As an apprentice electrician at Silley Cox & Co. Falmouth, between 1959 - 1964, I remember several Federal SN ships having two Main Engines, coupled to a single screw, via an electro magnetic coupling, (Surrey) for example.
The unpleasant task of cleaning the electrical coils on this gear, normally occured during drydockings, and I became involved on more than one occasion.
I have often wondered how it worked, and whether one Main Engine could be coupled/uncoupled as necessary.
If anyone can reply with a simple explanation I would much appreciate this, it was probably simple, but as an apprentice sometimes enough attention was not paid.
Cheers.
Nigel.


----------



## J Boyde (Apr 7, 2005)

I was 4th on the Wairata, she had two Nordberg engines coupled through magnetic couplings on to reduction gears finishing up with a single shaft.
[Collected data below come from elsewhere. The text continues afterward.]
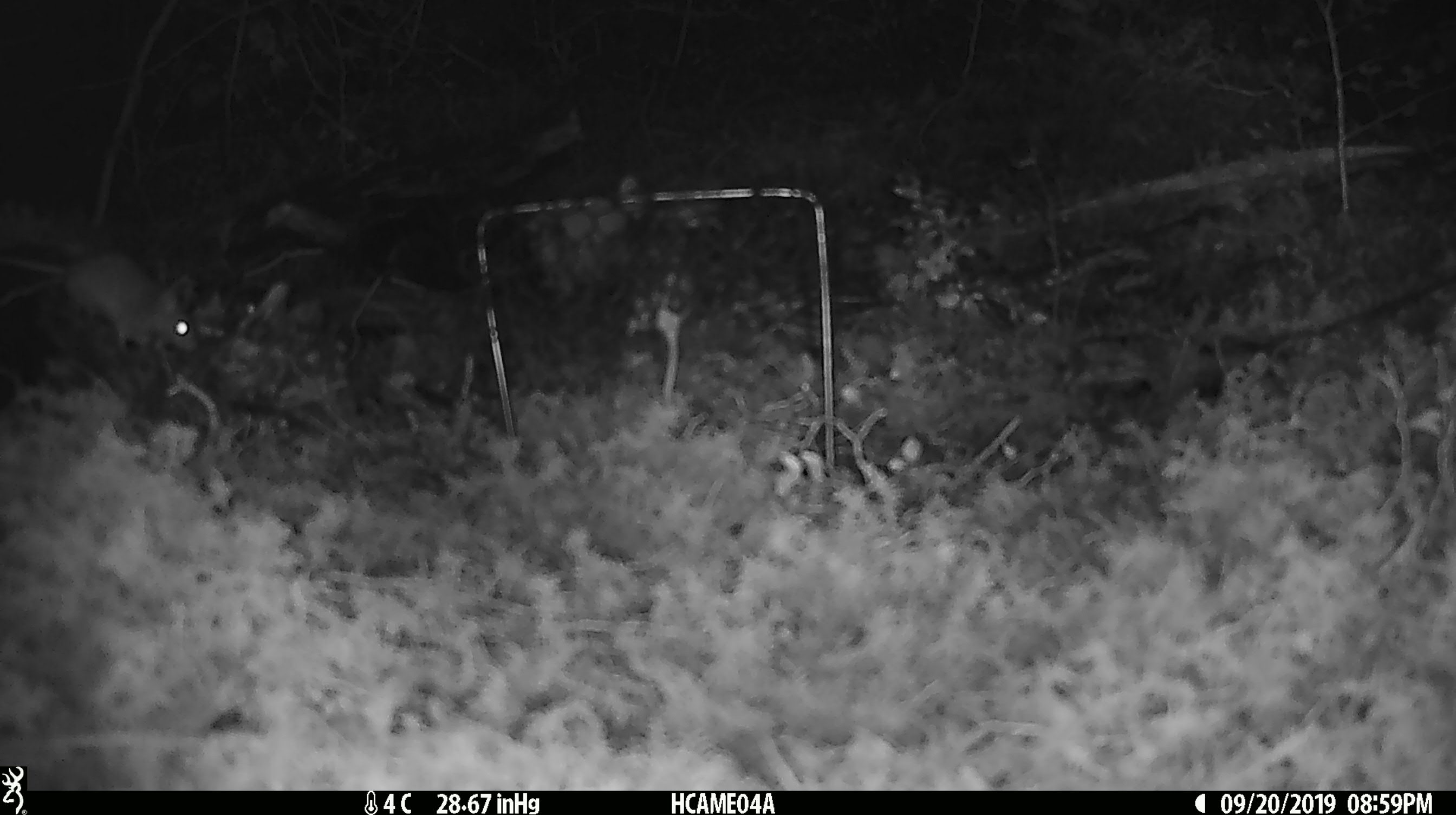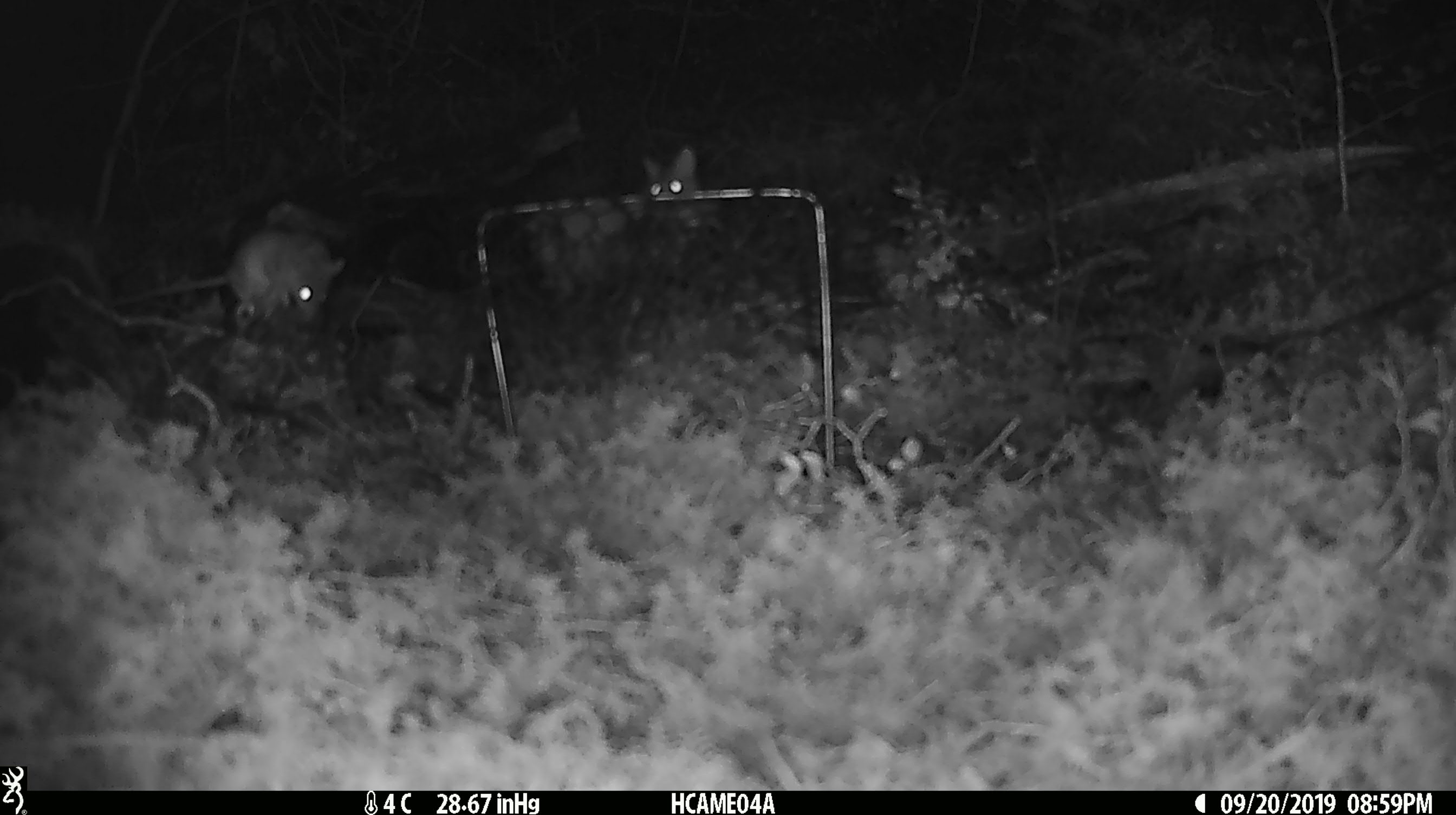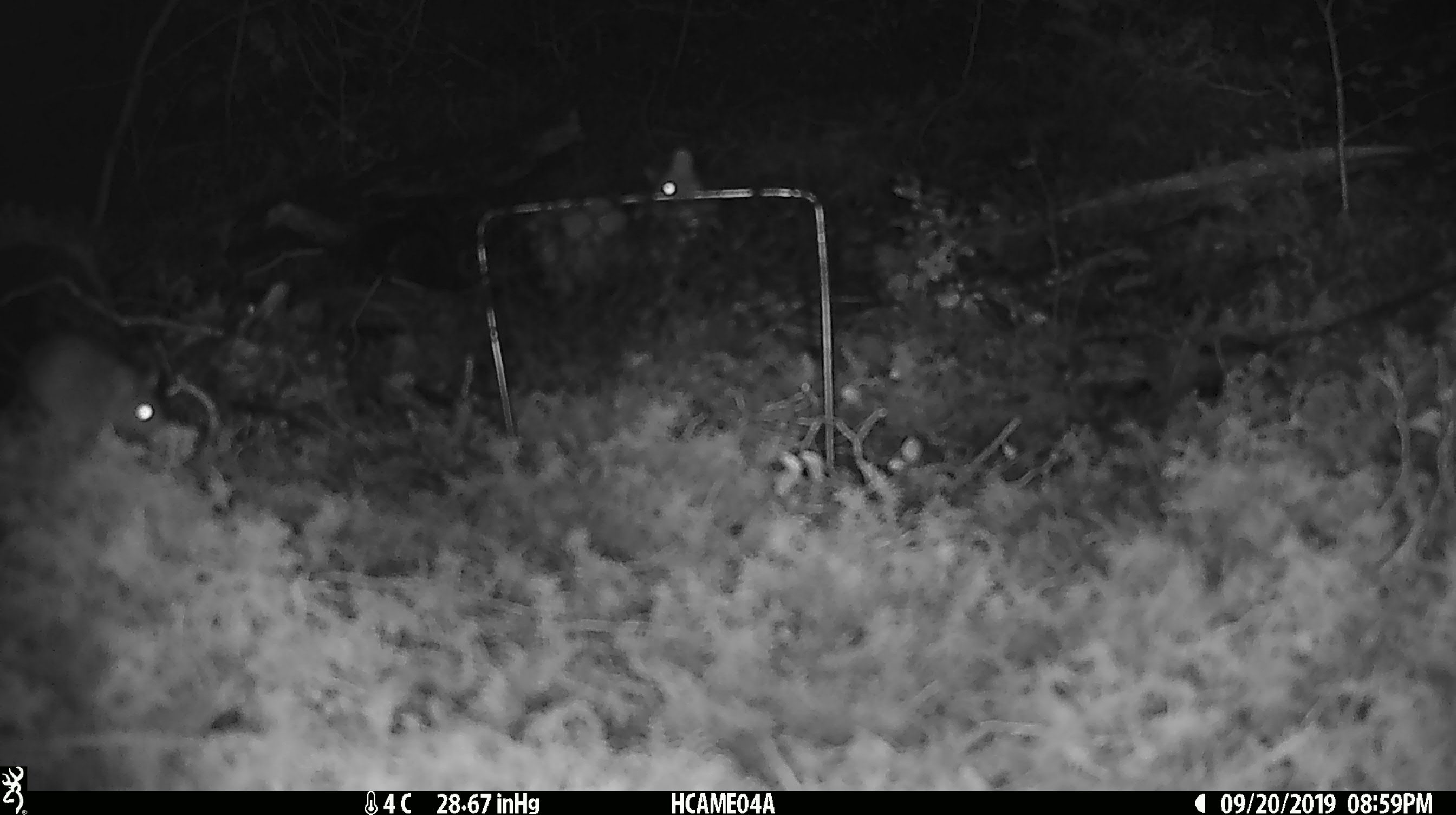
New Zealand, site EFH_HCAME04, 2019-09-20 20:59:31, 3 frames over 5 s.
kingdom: Animalia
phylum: Chordata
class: Mammalia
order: Rodentia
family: Muridae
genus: Mus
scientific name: Mus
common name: mouse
Manouvering, normaly, one engine ahead, one astern. When the ship was to be started the telgraph would indicate direction, ie, ahead or astern. On her it was a matter of putting a switch (like a big knob) If ahead. it was pushed forward. If astern, backwards. Very simple to manouver. Use the a throtle on whichever engine was required. Double ring, (popular move in Bombay) Full power to the required direction, then stop the other then start in the direction required, then couple the two together. The power had to be agusted to that both engines had the rame revs. Her running speed was 72 rpm, for around 14 knots. 
Hope this helps, like the ship, I too and getting old and do miss things.
Jim B


----------



## CONDOR (Jun 26, 2009)

I was engineering officer on a US Navy ship. 6 large 16 cyl. diesel engines. 3 diesels connected to each shaft (2 shafts), through a electro magnetic coupling, which then connected to a speed reduction gear, and thence to the propulsion shafts. Great for maneuvering, with some engines running ahead and some in reverse. Quick connect disconnect thruough a simple throw of a hand toggle switch. It was rumored that you could even start a dead engine by energizing the coupling taking power from an On Line engine, but we never dared tried that. CONDOR


----------



## jim garnett (Sep 13, 2009)

Nigel Wing said:


> As an apprentice electrician at Silley Cox & Co. Falmouth, between 1959 - 1964, I remember several Federal SN ships having two Main Engines, coupled to a single screw, via an electro magnetic coupling, (Surrey) for example.
> The unpleasant task of cleaning the electrical coils on this gear, normally occured during drydockings, and I became involved on more than one occasion.
> I have often wondered how it worked, and whether one Main Engine could be coupled/uncoupled as necessary.
> If anyone can reply with a simple explanation I would much appreciate this, it was probably simple, but as an apprentice sometimes enough attention was not paid.
> ...


i served for two years on a C1A vessel la estancia/montcalm.It had two sulzer engines coupled to one shaft via manetic couplings and recduction gear.Yes the engines could be uncoupled by simple switches 
on the contol panel.During manoeuvering one engine was run in the ahead direction and the other astern.
It made things very simple and saved a lot of compressed air.See wikipedia C1A vessels.

Jim garnett


----------



## billmaca (Jan 14, 2006)

The Wiamati Union Steam NZ had a similar setup


----------